Are there any parts of the project you could highlight as being much harder or easier as a result of building it in .NET Core over, say, .NET 4.6?



I've been trying to port an existing .NET 4.6 ASP.NET project to .NET Core. So far there are 2 major problems:

1. entity framework core code first does not support table per type inheritance, which makes database migration necessary

2. some libraries do not support .NET Core yet


Adopting and porting to .NET Core will become a ton easier, later this year. .NET Core 2.0 will add a ton of .NET Framework APIs.

These APIs are almost entirely coming from .NET Standard 2.0. See the jump in APIs in this table[1].

We often get asked if this is going against the promise of a light-weight development platform. Answer: not really.

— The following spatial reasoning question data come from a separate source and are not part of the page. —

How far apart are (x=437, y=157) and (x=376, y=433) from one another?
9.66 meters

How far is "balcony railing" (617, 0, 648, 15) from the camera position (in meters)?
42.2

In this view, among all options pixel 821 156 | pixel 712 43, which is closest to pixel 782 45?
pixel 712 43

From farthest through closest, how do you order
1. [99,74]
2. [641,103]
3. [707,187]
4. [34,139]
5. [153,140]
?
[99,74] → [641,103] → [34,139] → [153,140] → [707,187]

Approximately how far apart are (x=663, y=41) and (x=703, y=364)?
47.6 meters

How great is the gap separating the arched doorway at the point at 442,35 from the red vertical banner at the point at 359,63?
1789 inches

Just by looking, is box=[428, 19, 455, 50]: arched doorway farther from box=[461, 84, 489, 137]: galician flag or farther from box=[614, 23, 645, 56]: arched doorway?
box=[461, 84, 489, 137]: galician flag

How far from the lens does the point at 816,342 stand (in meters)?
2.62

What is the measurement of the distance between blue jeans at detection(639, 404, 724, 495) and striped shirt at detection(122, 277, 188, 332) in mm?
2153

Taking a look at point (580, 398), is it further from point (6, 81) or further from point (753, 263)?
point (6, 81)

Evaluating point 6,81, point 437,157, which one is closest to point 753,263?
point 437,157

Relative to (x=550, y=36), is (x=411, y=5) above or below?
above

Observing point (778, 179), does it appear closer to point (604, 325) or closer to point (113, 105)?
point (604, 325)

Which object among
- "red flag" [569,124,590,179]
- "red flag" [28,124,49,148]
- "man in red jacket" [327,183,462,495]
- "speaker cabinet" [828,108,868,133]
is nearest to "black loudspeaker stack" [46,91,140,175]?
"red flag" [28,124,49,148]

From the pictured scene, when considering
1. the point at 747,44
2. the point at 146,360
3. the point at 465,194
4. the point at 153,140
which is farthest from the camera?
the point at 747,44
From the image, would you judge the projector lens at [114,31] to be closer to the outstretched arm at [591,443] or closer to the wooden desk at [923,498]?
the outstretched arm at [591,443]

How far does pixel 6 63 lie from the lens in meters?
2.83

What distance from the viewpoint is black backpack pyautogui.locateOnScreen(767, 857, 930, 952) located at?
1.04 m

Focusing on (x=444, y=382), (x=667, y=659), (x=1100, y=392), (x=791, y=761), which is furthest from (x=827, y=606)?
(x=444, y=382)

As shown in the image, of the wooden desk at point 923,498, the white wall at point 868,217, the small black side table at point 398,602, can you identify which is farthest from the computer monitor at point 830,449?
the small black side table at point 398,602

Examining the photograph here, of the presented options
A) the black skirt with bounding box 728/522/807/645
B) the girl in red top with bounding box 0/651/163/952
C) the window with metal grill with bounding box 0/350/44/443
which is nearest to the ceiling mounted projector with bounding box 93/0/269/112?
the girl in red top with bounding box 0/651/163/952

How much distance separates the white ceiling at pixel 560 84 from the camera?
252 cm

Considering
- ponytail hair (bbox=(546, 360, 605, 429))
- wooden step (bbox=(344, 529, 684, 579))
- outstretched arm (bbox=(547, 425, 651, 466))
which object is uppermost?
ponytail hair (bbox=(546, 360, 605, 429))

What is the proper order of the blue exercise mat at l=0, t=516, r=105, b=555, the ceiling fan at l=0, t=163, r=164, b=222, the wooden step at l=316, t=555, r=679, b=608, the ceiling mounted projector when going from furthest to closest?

The new APIs are not being added to a single library, but several, including new ones. We will be updating our publishing tools to make it easier publish apps w/only the libraries you need. We are also looking at going one step further, which is publishing only the IL you need (intra-assembly optimization).

I am spending the week presenting at two Microsoft conferences in Europe (Milan, Amsterdam). I heard very similar feedback on EF yesterday in Milan. I will be passing this off to the EF team.

FYI: I'm a .NET Core team member.

[1] https://github.com/dotnet/standard/blob/master/docs/faq.md#i....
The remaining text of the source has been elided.